Extract to read |

The federal Environment Ministry's deadline for the public to give feedback on the changes ended on Aug. 11. But activists fear the government could rush through amendments without making any substantial changes to the draft notification on environmental impact assessment (EIA).

The plans for amending the notification "will prove to be a major disaster to the country's ecology," said Father Shaiju Thomas, an activist Jesuit lawyer based in eastern India's Jharkhand state.

The ministry published the draft notification on EIA in March, seeking public opinion in amending the Environment (Protection) Rules of 1986. Part of the original rules stipulated that before starting any project, an assessment should be done on its impact on local people, the ecology and natural resources.

The draft amendment makes a series of exemptions. For example, it says projects considered "strategic" by the government will not need EIA and no information on "such projects shall be placed in the public domain." The exemption list includes all inland waterways and national highways projects.

Projects needing up to 150,000 square meters shall also be exempt from EIA. It also reduced the public's time to raise their objections about the project from 30 days to 20. The new rules also allow EIA to be done after a project starts in some cases.

Dataset excerpt |
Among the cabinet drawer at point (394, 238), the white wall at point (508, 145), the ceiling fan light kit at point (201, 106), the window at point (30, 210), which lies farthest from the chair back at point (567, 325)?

Exercise tasks |
1: Decide whether each statement agrees with the excerpt on the environmental impact assessment draft. Answer yes or no, and quote the deciding words: (a) The draft amendment shortens the time the public has to raise objections from 30 days to 20. (b) The ministry published the draft notification on EIA in August. (c) National highways projects are on the exemption list.
2: In the excerpt on the environmental impact assessment draft, what is the largest project size that would be exempt from EIA?

Responses in order |
1:
(a) Yes: "It also reduced the public's time to raise their objections about the project from 30 days to 20."
(b) No: "The ministry published the draft notification on EIA in March"
(c) Yes: "The exemption list includes all inland waterways and national highways projects."

2: Projects needing up to 150,000 square meters would be exempt from EIA.